Pupuk Organik Digrow Meningkatkan Produksi Padi

PUPUK Organik DIGROW teruji dan terbukti mampu meningkatkan produksi padi para petani. Hasil panen mereka meningkat dua-kali lipat setelah memakai pupuk organik DI Grow. 

Para petani sudah merasakan hasil kenaikan produksi gabah. Hal itu juga terbukti dengan hasil penghitungan ubinan pada dua petak sawah di subak tersebut. Masing-masing memakai varietas padi yang sama, dengan sistem tanam legowo 21, jarak tanam 25×25 cm dan tanam benih langsung (tabela). Yang membedakan hanya penggunaan pupuk. Salah satunya memakai pupuk organik DIGROW.

Hasil kotor satu hektar sawah yang menggunakan DIGROW, mencapai 21 ton. Sehingga, setelah dipotong kadar air, hasil bersihnya mencapai 17,5 ton per hektar. Hasil kotor itu jauh lebih tinggi disbanding yang memakai pupuk kimia yakni hanya 13,4 ton per hektar. ”Pupuk DIGROW ini memang luar biasa, selain meningkatkan hasil, juga tahan dari serangan penyakit,” ujarnya.
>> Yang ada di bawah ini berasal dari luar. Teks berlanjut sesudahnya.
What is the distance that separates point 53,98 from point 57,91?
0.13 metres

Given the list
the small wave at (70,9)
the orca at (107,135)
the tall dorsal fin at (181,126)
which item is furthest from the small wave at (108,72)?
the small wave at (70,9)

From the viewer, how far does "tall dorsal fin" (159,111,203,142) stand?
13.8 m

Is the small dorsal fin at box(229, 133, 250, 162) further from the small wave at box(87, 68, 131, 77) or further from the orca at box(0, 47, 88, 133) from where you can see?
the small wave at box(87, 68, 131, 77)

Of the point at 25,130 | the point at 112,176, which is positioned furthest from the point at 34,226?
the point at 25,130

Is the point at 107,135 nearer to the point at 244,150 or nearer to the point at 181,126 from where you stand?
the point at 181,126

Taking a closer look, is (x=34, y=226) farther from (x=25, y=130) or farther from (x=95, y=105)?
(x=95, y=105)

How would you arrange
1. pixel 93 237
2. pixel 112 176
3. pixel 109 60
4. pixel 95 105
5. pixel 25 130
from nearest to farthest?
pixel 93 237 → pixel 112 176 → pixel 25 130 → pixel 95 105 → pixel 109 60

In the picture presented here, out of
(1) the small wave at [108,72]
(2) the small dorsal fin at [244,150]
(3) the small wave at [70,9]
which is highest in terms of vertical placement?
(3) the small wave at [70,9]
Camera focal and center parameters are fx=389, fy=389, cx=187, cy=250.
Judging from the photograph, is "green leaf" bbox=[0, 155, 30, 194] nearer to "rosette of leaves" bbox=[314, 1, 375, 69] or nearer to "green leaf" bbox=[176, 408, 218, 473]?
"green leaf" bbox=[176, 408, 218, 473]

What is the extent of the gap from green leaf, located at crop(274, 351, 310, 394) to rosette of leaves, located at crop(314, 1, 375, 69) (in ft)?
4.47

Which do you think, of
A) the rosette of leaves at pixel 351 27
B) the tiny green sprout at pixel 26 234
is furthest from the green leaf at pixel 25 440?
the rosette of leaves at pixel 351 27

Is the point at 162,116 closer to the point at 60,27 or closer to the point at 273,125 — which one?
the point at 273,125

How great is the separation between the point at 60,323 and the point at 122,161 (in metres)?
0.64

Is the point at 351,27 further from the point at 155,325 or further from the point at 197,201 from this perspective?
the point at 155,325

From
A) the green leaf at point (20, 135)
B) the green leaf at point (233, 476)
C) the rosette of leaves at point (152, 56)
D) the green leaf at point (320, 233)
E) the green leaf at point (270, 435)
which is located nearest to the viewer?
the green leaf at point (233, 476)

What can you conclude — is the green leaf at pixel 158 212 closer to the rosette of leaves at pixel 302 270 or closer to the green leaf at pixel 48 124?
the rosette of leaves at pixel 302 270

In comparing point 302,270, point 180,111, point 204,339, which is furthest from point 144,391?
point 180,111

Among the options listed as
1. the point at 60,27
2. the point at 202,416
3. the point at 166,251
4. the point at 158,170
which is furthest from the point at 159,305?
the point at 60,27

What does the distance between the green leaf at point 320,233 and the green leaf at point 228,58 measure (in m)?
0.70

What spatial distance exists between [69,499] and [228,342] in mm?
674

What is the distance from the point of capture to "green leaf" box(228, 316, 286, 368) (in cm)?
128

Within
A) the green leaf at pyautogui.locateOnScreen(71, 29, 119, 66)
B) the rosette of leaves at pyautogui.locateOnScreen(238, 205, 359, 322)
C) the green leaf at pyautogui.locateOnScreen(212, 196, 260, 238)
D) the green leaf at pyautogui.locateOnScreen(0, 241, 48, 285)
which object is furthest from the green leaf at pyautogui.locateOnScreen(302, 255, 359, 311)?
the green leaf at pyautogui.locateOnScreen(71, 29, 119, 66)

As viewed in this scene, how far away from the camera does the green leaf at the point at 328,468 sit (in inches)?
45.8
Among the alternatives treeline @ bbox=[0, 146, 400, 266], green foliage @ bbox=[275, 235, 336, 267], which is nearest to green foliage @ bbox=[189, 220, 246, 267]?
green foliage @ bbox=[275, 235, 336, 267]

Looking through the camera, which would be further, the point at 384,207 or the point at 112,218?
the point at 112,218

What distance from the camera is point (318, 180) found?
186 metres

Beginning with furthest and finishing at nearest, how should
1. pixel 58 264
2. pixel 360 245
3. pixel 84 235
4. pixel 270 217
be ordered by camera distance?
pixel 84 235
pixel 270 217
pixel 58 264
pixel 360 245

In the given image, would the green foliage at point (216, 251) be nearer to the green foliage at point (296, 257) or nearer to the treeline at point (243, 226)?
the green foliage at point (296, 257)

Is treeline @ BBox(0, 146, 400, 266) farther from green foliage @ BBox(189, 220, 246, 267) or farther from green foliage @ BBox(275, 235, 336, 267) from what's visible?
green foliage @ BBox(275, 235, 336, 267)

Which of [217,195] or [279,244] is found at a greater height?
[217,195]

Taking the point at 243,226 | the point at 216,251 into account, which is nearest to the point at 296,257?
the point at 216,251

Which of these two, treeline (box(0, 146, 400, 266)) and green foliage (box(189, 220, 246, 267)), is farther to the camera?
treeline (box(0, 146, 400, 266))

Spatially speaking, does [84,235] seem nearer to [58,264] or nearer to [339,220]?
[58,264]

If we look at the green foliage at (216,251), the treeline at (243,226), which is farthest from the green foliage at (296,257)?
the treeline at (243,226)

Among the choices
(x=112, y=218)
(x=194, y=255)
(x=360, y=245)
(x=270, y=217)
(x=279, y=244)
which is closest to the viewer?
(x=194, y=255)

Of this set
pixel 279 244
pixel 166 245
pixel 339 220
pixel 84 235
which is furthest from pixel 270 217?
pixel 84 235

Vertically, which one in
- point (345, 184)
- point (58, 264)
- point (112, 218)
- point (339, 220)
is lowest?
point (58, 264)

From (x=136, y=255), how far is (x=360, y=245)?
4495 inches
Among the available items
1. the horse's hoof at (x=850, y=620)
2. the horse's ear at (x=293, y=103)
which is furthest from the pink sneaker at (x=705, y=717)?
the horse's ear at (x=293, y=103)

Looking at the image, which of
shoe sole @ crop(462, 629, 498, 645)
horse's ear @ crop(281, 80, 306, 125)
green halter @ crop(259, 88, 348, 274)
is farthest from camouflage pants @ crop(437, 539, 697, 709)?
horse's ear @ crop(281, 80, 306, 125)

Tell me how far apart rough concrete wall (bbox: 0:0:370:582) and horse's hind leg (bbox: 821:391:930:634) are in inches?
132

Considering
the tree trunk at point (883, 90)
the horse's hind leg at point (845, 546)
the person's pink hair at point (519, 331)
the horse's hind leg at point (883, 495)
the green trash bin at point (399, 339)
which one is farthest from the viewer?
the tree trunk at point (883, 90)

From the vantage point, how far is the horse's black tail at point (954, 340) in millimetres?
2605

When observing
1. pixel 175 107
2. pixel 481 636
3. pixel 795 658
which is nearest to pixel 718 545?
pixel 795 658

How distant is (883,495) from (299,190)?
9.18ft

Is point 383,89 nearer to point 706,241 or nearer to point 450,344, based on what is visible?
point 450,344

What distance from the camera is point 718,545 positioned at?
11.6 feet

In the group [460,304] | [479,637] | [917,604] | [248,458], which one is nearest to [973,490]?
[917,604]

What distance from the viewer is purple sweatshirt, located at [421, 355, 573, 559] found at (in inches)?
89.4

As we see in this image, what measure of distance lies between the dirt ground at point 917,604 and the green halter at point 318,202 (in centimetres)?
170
Dari kalkulasi biaya, petani juga diuntungkan. Menurutnya, biaya sejak olah tanah hingga panen memakai DIGROW, sekitar Rp 10,3 juta per hektar. Dan, hasil bersih panen dengan asumsi harga gabah Rp 4.000/kg, mencapai Rp 60 juta lebih per hektar. Sementara yang hanya memakai pupuk kimia hasil bersihnya jauh lebih sedikit yakni sekitar Rp 35,6 juta.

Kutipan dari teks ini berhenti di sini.